**** Фрагмент ****

Классный журнал

Иосиф Райхельгауз Иосиф
Райхельгауз

Три сестрицы и три сестры

20 мая 2022 12:00
В новой колонке Иосифа Райхельгауза сначала речь идет о рождении спектакля, вообще о рождении искусства. Логично, ведь ее написал режиссер. Но потом все-таки автор переключается на разговор о рождении в прямом смысле слова — оно самое главное. Тоже можно понять: Иосиф Леонидович отец. И все-таки в самом финале все возвращается к театру. Круг замкнулся, что тоже неудивительно.

**** Исходные данные ****

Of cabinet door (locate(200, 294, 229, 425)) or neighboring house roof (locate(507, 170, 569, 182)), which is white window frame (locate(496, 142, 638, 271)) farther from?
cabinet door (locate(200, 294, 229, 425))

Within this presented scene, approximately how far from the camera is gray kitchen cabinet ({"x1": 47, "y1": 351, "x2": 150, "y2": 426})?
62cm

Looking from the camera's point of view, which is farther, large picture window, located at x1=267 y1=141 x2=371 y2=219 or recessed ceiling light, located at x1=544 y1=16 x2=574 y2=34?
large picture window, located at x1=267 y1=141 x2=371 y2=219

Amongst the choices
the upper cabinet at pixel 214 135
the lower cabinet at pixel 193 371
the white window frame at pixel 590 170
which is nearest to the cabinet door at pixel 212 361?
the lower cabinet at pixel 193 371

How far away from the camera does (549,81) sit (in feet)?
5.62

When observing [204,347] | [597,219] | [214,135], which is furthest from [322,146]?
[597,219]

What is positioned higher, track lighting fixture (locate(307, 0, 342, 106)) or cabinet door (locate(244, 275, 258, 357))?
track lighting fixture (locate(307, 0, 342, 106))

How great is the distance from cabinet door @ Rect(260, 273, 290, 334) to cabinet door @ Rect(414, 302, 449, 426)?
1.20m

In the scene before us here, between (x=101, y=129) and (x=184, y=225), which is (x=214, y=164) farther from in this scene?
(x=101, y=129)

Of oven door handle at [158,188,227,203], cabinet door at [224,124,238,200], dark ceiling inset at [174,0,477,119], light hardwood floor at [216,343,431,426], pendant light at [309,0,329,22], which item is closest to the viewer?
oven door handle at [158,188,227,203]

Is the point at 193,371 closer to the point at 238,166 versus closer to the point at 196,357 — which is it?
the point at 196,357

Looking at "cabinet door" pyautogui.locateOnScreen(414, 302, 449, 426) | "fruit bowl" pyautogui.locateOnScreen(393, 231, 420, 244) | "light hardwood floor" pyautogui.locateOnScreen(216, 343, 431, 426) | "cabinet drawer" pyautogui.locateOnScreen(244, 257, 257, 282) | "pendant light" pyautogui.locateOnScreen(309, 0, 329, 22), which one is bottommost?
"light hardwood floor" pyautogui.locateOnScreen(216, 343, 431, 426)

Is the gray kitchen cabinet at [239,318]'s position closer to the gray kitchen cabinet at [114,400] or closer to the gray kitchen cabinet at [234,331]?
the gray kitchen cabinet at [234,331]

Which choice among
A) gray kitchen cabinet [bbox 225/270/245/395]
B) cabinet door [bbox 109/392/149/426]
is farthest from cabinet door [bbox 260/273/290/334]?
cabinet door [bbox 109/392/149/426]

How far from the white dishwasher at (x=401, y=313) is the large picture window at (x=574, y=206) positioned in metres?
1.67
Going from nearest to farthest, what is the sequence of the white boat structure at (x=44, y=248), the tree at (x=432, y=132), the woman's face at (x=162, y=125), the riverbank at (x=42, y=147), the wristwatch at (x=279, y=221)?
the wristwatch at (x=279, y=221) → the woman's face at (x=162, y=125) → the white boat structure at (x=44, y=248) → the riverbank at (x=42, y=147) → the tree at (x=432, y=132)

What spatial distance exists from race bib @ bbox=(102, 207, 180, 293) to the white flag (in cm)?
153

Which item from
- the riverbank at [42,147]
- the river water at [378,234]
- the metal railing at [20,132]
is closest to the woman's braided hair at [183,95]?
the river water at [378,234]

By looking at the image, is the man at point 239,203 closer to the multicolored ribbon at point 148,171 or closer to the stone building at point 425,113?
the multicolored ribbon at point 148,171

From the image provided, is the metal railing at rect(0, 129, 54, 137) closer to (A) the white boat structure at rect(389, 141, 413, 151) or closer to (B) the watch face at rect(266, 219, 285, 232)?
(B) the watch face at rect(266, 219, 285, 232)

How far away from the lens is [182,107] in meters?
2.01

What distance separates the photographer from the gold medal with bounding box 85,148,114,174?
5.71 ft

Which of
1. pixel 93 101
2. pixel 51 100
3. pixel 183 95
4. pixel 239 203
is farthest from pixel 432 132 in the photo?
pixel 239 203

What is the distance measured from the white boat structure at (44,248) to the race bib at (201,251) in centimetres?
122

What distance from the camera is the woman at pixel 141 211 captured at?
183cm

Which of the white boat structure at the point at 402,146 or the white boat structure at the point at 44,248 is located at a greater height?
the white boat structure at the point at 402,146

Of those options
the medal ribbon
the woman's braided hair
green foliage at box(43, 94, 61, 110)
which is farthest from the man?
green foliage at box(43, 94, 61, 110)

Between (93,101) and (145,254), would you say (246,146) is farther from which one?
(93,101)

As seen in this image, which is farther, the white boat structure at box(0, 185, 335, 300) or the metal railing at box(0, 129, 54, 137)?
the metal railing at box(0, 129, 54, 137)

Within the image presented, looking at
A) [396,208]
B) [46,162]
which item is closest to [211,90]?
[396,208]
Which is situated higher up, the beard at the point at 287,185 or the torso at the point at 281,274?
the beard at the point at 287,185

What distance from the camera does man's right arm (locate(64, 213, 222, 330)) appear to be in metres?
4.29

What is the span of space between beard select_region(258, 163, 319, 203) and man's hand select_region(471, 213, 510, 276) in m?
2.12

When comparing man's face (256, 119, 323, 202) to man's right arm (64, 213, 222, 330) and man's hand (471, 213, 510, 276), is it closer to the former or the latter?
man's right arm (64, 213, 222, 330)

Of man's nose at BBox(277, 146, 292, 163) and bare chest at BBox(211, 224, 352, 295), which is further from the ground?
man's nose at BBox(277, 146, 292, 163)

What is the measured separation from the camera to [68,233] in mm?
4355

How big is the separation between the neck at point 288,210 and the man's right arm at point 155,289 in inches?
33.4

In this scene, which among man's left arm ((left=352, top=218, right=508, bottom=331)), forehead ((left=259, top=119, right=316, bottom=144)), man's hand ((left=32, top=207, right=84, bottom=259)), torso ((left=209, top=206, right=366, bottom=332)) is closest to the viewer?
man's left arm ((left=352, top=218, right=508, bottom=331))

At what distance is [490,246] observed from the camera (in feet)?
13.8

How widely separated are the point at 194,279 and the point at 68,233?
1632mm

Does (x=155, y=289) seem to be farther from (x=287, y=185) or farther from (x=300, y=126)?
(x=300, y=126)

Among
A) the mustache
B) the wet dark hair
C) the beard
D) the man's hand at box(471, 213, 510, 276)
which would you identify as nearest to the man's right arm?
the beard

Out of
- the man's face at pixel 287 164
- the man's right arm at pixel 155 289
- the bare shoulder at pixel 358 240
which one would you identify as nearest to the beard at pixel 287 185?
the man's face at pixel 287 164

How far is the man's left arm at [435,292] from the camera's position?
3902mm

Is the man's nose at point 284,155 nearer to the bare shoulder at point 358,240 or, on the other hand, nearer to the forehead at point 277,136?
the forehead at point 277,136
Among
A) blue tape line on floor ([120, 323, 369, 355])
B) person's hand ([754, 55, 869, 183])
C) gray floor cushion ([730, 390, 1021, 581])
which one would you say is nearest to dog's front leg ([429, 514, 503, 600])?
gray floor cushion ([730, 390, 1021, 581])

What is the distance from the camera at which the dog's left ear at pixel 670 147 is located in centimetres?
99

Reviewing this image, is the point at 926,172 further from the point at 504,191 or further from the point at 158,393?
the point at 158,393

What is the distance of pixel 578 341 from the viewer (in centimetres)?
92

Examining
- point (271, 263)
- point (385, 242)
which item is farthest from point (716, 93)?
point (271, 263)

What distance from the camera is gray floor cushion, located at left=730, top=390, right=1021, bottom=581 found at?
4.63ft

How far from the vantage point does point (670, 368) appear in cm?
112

****

Задание 1:
Перечислите все виды рождения, о которых, судя по фрагменту о колонке Иосифа Райхельгауза, в ней идет речь.
Задание 2:
Оформите в виде нумерованного списка часть записей данных, которая начинается строкой, содержащей «How far from the vantage», и продолжается до конца записей. Пустые строки не включайте.
Фрагмент и записи данных взяты из разных источников.

Готовый ответ 1:
Рождение спектакля; рождение искусства; рождение в прямом смысле слова.

Готовый ответ 2:
1. How far from the vantage point does point (670, 368) appear in cm?
2. 112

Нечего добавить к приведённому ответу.